Posts Tagged ‘Lonnie Johnson’
“How low can you go?”*…
… Pretty low if you have an octobass– which the Montreal Symphony now does…
The Montreal Symphony Orchestra has just become the only ensemble in the world to employ an octobass… Here it is dwarfing its new orchestra mates in Montreal:
“This is an octobass – it’s so low it will turn your insides to jelly,” @classicfm
Because of the extreme fingerboard length and string thickness, the musician plays it using a system of levers and pedals which engage metal clamps that are positioned above the neck at specific positions and act as fretting devices.

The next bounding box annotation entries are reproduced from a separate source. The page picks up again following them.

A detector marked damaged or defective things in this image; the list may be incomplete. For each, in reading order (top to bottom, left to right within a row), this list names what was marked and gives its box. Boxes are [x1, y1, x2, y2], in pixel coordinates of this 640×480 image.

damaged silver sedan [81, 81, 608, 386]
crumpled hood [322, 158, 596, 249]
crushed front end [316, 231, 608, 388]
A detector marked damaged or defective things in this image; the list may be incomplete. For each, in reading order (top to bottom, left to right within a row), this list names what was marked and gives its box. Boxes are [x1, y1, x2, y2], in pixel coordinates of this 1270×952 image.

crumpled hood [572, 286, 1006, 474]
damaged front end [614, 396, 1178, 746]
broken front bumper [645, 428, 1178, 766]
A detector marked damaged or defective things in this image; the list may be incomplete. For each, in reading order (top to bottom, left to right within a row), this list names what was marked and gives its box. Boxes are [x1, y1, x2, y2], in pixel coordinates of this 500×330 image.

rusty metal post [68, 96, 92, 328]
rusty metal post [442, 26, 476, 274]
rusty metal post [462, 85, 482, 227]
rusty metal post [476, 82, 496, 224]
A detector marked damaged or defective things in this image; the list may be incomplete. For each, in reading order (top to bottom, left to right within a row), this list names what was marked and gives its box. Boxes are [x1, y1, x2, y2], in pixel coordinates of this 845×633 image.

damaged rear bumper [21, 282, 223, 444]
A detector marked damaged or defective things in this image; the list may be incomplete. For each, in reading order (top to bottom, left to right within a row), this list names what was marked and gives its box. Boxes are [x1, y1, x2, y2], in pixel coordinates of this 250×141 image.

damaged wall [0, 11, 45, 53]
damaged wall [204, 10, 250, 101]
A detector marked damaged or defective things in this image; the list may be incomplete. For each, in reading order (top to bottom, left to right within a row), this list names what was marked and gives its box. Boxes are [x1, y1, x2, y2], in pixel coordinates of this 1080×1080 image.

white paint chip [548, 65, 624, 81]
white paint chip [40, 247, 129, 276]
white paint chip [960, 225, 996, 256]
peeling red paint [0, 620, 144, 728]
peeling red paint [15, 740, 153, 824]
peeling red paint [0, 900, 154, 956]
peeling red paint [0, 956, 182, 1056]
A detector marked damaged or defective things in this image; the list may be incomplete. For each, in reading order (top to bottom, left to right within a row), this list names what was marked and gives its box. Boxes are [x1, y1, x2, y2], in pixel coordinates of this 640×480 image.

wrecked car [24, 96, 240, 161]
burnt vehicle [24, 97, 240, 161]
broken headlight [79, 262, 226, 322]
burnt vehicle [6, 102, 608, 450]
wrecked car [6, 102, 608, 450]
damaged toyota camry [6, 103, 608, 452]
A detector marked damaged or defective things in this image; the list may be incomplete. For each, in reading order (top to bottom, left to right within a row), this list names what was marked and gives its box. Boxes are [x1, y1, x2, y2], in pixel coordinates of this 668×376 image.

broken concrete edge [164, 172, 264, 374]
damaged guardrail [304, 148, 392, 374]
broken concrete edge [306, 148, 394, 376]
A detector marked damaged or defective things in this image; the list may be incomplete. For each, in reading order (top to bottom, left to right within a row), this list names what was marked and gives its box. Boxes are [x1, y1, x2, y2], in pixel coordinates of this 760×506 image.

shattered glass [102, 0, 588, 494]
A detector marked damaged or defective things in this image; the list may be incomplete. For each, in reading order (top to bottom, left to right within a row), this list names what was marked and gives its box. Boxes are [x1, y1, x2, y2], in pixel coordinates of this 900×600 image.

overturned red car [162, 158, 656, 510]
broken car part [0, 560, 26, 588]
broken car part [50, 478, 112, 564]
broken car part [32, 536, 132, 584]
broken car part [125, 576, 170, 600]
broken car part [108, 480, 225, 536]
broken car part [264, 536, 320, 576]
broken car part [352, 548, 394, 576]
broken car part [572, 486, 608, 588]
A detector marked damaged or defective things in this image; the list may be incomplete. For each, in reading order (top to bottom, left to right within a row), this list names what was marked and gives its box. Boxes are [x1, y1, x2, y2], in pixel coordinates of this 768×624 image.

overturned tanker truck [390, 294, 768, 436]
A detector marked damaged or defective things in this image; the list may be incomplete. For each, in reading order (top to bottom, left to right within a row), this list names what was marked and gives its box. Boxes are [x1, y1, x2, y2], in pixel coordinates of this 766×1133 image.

The octobass, which typically plays a full octave below the double bass, has never been produced on a large scale nor (though Hector Berlioz wrote favorably about the instrument and proposed its widespread adoption) used much by composers. Indeed, The only known work from the 19th century that specifically calls for the octobass is Charles Gounod‘s Messe solennelle de Sainte–Cécile.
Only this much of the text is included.